▶ _Extract provided_:

-- -- --

# Taking a child hunting for the first time



## Livingthedreampony (7 December 2017)

i'm taking my ten year old daughter to her first meet, its a childrens meet and I've never been hunting before. Does anyone have experience of a childrens meet? I really want her to have a good experience - how did yours or your childs first outing go?


----------



## Orangehorse (7 December 2017)

Earlier this year there was a whole article in H & H about children hunting.  Is she riding by herself or is she going to be on the leading rein? 

There is a whole list of questions to ask, how well behaved is the pony, how secure and confident is she, can they jump, what does she know about hunting and how to behave - don't ram up behind another horse in case you get kicked, always turn the pony's head to wards hounds in case the pony is frightened by them and kicks out.

If it is a proper Children's Meet then there should be mounted adults who will take groups and generally look after them a bit.

If you have never been hunting then I suggest that you telephone the Secretary of the hunt, or the Pony Club if that is who is organising the Childrens' meet and just say that you have never been, and hopefully you will be given plenty of information.  You and your daughter could go to a couple of meets unmounted beforehand too, so you can see how everyone is turned out and generally what happens.

Remember, it is supposed to be fun.  Have plenty of snacks for the rider, and don't stay out too long or the pony and rider will get too tired.


----------



## Shay (8 December 2017)

PM me if you want.  I'm the PC/RC liaison for our hunt and I've spent the last 48 hours very happily answering all sorts of questions about our chidlren's meet.

Normal children's meets only allow mounted adults specifically selected for the role - usually also hunt members.  They are there to be as sure as they can be that the children are safe, in reasonable control and have a good time.  All jumps are reasonable and either optional or there will be an alternative non jumping line.

Assuming that your daughter is secure in her seat and confident at canter... keeping warm is usually the biggest thing.  Tweed jackets are often warmer than show jackets.  Most hunts would not be over fussy if it is cold and you need to layer on a coat over - but avoid anything with a hood which could snag if they are in woodland.  Decent gloves are a must even if the child normally doesn't like them.  They are out a long while and little fingers get cold.  Plus the pony will pull more than the child is used to so it helps prevent rein rubs.  Squashable food in a pocket helps - ideally probably chocolate but as a mean hunting mummy I used to use fruit leathers or Torq bars for my daughter until she got old enough to rebel.  If you think liquid is going to be essential then a capri sun is quite good as the packing squishes flat afterward.  (Do not chuck in a hedge!!)  But there are no official loo breaks so what goes in will have to come out.  Plus they explode if you fall on them.   She can carry a phone  if she is used to it - but I used to write my mobile number on my daughter's arm when she was that age.

-- -- --

▶ _Information provided_:
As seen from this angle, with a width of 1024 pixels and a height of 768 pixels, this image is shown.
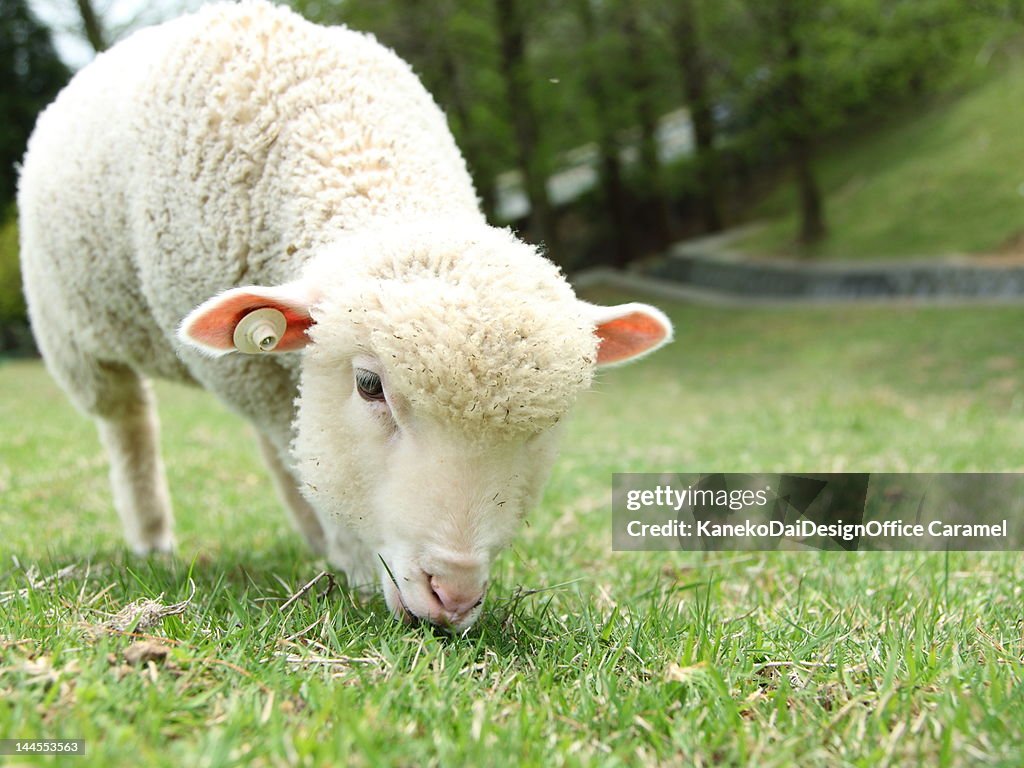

-- -- --

▶ _Exercise requirements_:
- 1) In the forum thread on a child's first hunt, what kind of outer coat does Shay advise avoiding, and why?
- 2) Please pick up the forum thread on a child's first hunt after its final sentence and write the next part.

▶ _Answers to each task_:
- 1) Anything with a hood, because it could snag if the riders are in woodland.

- 2)
If you can find a friend she can ride with - ideally an older PC member.  But if you can't introduce yourself at the meet to the secretary or the children's liaison and they will introduce your daughter to a few others she can stick with.

My daughter was 8 when she first went out - and never looked back. Almost literally.  It is the best experience you can have on four legs (no bias here!) and at a children's meet everyone will work to see the kids have the best possible time.


----------



## Kat (8 December 2017)

Do check with the hunt about jumping. The pack I go with regularly have a second field master and there are no compulsory jumps but I went to a newcomers and children's meet with another pack once and there were several jumps that were compulsory (and not tiny ones either) one lady with a child on the lead rein had to turn round and go home.


----------



## Livingthedreampony (8 December 2017)

Thank you everyone, some really useful tips here. She has a good seat and canters confidently around the field and is pretty competent jumping, though they have mainly been show jumps. My main worry is that as its our first outing and I won't be riding so she'll be alone really. I would really like her to enjoy her first experience so I think my main priority now is finding her a buddy. She's a good little rider for her age - but there are some fantastic riders in our pony club - so we have no idea what speed to expect!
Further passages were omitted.